• RECORD EXCERPTS:
--- START ---
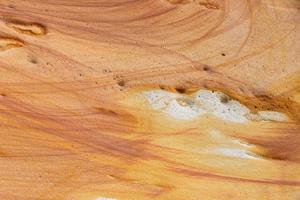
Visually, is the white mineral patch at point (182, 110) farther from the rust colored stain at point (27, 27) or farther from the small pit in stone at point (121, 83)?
the rust colored stain at point (27, 27)

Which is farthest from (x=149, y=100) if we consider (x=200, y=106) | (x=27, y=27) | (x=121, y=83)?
(x=27, y=27)

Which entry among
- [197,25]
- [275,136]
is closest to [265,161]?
[275,136]

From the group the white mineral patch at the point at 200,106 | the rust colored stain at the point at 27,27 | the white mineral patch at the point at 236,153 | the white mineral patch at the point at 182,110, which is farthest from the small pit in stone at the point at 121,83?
the white mineral patch at the point at 236,153

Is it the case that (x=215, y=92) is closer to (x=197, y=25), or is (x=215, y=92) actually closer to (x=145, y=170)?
(x=197, y=25)

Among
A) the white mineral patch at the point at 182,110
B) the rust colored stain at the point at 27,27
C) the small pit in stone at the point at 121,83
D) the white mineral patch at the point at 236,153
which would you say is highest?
the rust colored stain at the point at 27,27

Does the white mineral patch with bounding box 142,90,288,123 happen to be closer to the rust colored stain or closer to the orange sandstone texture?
the orange sandstone texture

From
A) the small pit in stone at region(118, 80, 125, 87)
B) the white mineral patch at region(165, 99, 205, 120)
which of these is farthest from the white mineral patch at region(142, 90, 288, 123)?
the small pit in stone at region(118, 80, 125, 87)

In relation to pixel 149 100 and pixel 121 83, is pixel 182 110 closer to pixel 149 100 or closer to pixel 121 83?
pixel 149 100

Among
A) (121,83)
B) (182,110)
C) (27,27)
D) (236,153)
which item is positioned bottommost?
(236,153)
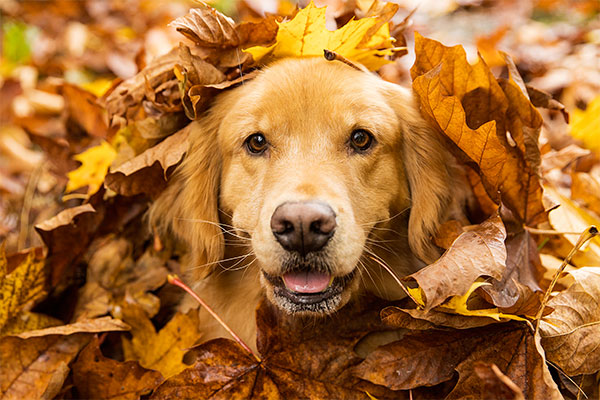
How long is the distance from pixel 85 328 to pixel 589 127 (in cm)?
348

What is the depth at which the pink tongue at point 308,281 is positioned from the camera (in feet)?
6.70

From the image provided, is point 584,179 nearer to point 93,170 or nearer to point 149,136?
point 149,136

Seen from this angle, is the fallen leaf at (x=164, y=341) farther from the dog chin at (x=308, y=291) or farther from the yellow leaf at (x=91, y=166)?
the yellow leaf at (x=91, y=166)

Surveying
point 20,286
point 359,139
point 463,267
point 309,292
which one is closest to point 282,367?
point 309,292

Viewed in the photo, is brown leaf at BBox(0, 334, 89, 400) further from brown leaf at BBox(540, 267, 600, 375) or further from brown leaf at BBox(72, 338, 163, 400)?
brown leaf at BBox(540, 267, 600, 375)

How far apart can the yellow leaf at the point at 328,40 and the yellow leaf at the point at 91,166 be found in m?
1.15

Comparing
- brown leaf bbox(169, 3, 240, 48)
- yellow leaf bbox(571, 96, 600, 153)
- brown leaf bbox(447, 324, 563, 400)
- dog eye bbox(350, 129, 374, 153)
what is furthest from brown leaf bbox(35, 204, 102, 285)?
yellow leaf bbox(571, 96, 600, 153)

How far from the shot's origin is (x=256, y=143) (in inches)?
92.4

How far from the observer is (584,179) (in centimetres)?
283

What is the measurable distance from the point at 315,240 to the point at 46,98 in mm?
4036

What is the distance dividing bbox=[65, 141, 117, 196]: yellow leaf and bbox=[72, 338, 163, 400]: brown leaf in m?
1.06

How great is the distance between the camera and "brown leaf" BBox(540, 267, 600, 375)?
187cm

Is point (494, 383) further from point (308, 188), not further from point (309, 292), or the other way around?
point (308, 188)

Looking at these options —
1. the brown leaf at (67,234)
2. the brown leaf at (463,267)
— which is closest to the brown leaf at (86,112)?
the brown leaf at (67,234)
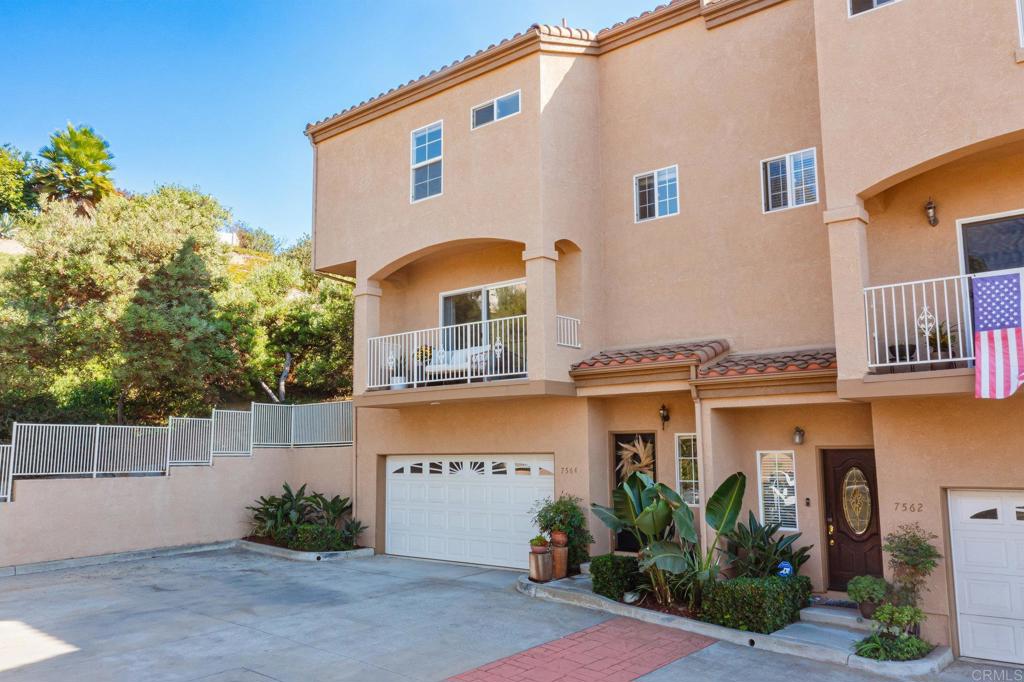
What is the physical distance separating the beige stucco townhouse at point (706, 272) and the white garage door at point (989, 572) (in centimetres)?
3

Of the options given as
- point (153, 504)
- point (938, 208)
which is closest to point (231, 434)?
point (153, 504)

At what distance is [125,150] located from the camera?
98.1 ft

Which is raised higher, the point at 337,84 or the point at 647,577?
the point at 337,84

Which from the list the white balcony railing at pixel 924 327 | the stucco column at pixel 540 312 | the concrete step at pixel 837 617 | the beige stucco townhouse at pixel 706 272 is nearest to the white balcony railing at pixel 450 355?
the beige stucco townhouse at pixel 706 272

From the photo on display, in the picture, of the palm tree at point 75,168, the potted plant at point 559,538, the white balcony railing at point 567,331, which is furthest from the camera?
the palm tree at point 75,168

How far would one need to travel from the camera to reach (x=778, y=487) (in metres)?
12.2

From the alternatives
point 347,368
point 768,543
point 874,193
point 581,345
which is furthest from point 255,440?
point 874,193

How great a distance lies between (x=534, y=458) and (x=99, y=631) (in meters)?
Result: 7.86

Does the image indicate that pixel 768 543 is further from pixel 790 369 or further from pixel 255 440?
pixel 255 440

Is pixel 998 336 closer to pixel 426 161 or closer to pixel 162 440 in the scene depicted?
pixel 426 161

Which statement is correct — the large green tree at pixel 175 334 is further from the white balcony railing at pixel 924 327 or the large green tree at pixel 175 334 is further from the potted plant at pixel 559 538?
the white balcony railing at pixel 924 327

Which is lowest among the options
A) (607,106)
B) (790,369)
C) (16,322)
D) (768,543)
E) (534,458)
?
(768,543)

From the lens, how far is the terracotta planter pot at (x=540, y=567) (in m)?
12.7

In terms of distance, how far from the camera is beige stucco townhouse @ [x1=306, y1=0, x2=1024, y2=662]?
--- END ---
• WHAT IS REQUIRED:
Please repeat every one of the lines above word for word, leaving out the pictures.

• WRITTEN SOLUTION:
Visually, is the white mineral patch at point (182, 110) farther from the rust colored stain at point (27, 27) or farther from the small pit in stone at point (121, 83)?
the rust colored stain at point (27, 27)

Which is farthest from (x=149, y=100) if we consider (x=200, y=106) | (x=27, y=27) | (x=121, y=83)?
(x=27, y=27)

Which entry among
- [197,25]
- [275,136]
is closest to [265,161]?
[275,136]

From the group the white mineral patch at the point at 200,106 | the rust colored stain at the point at 27,27 | the white mineral patch at the point at 236,153 | the white mineral patch at the point at 182,110, which is farthest from the small pit in stone at the point at 121,83?
the white mineral patch at the point at 236,153

Is it the case that (x=215, y=92) is closer to (x=197, y=25), or is (x=215, y=92) actually closer to (x=145, y=170)?
(x=197, y=25)

Among
A) the white mineral patch at the point at 182,110
B) the rust colored stain at the point at 27,27
C) the small pit in stone at the point at 121,83
D) the white mineral patch at the point at 236,153
which would you say is highest?
the rust colored stain at the point at 27,27

Does the white mineral patch with bounding box 142,90,288,123 happen to be closer to the rust colored stain or closer to the orange sandstone texture?
the orange sandstone texture

From
A) the small pit in stone at region(118, 80, 125, 87)
B) the white mineral patch at region(165, 99, 205, 120)
which of these is farthest from the white mineral patch at region(142, 90, 288, 123)?
the small pit in stone at region(118, 80, 125, 87)

In relation to pixel 149 100 and pixel 121 83, is pixel 182 110 closer to pixel 149 100 or closer to pixel 121 83?
pixel 149 100

Among
A) (121,83)
B) (182,110)
C) (27,27)
D) (236,153)
which item is positioned bottommost?
(236,153)
How long is the distance from pixel 85 328 to pixel 589 127 (in cm)?
348

What is the depth at which the pink tongue at point 308,281 is positioned from the camera (in feet)?
6.70

From the image provided, is point 584,179 nearer to point 93,170 or nearer to point 149,136?
point 149,136

Seen from this angle, is the fallen leaf at (x=164, y=341) farther from the dog chin at (x=308, y=291) or farther from the yellow leaf at (x=91, y=166)?
the yellow leaf at (x=91, y=166)

Surveying
point 20,286
point 359,139
point 463,267
point 309,292
which one is closest to point 282,367?
point 309,292

Viewed in the photo, is brown leaf at BBox(0, 334, 89, 400) further from brown leaf at BBox(540, 267, 600, 375) or further from brown leaf at BBox(72, 338, 163, 400)?
brown leaf at BBox(540, 267, 600, 375)

How far apart can the yellow leaf at the point at 328,40 and the yellow leaf at the point at 91,166 be found in m?
1.15

Comparing
- brown leaf bbox(169, 3, 240, 48)
- yellow leaf bbox(571, 96, 600, 153)
- brown leaf bbox(447, 324, 563, 400)
- dog eye bbox(350, 129, 374, 153)
what is furthest from brown leaf bbox(35, 204, 102, 285)?
yellow leaf bbox(571, 96, 600, 153)

How far from the shot's origin is (x=256, y=143) (in inches)?
92.4

How far from the observer is (584,179) (in centimetres)?
283

What is the measurable distance from the point at 315,240 to the point at 46,98 in mm?
4036

What is the distance dividing bbox=[65, 141, 117, 196]: yellow leaf and bbox=[72, 338, 163, 400]: brown leaf in m?
1.06

How great is the distance between the camera and "brown leaf" BBox(540, 267, 600, 375)?
187cm

Is point (494, 383) further from point (308, 188), not further from point (309, 292), or the other way around?
point (308, 188)

Looking at these options —
1. the brown leaf at (67,234)
2. the brown leaf at (463,267)
— which is closest to the brown leaf at (86,112)?
the brown leaf at (67,234)
What is the physical distance separating the beige stucco townhouse at point (706, 272) and the white garage door at point (989, 572) (in centimetres)?
3

Of the options given as
- point (153, 504)
- point (938, 208)
which is closest to point (231, 434)?
point (153, 504)

At what distance is [125,150] located from the camera?
98.1 ft

Which is raised higher, the point at 337,84 or the point at 647,577?
the point at 337,84

Which from the list the white balcony railing at pixel 924 327 | the stucco column at pixel 540 312 | the concrete step at pixel 837 617 | the beige stucco townhouse at pixel 706 272 is nearest to the white balcony railing at pixel 450 355?
the beige stucco townhouse at pixel 706 272

From the photo on display, in the picture, of the palm tree at point 75,168, the potted plant at point 559,538, the white balcony railing at point 567,331, which is furthest from the camera?
the palm tree at point 75,168

How far would one need to travel from the camera to reach (x=778, y=487) (in metres)?
12.2

From the alternatives
point 347,368
point 768,543
point 874,193
point 581,345
which is furthest from point 255,440?
point 874,193

How great a distance lies between (x=534, y=458) and (x=99, y=631) (in meters)?
Result: 7.86

Does the image indicate that pixel 768 543 is further from pixel 790 369 or further from pixel 255 440?
pixel 255 440

Is pixel 998 336 closer to pixel 426 161 or closer to pixel 162 440 in the scene depicted?
pixel 426 161

Which statement is correct — the large green tree at pixel 175 334 is further from the white balcony railing at pixel 924 327 or the large green tree at pixel 175 334 is further from the potted plant at pixel 559 538?
the white balcony railing at pixel 924 327

Which is lowest among the options
A) (607,106)
B) (790,369)
C) (16,322)
D) (768,543)
E) (534,458)
?
(768,543)

From the lens, how far is the terracotta planter pot at (x=540, y=567) (in m)?
12.7

In terms of distance, how far from the camera is beige stucco townhouse @ [x1=306, y1=0, x2=1024, y2=662]?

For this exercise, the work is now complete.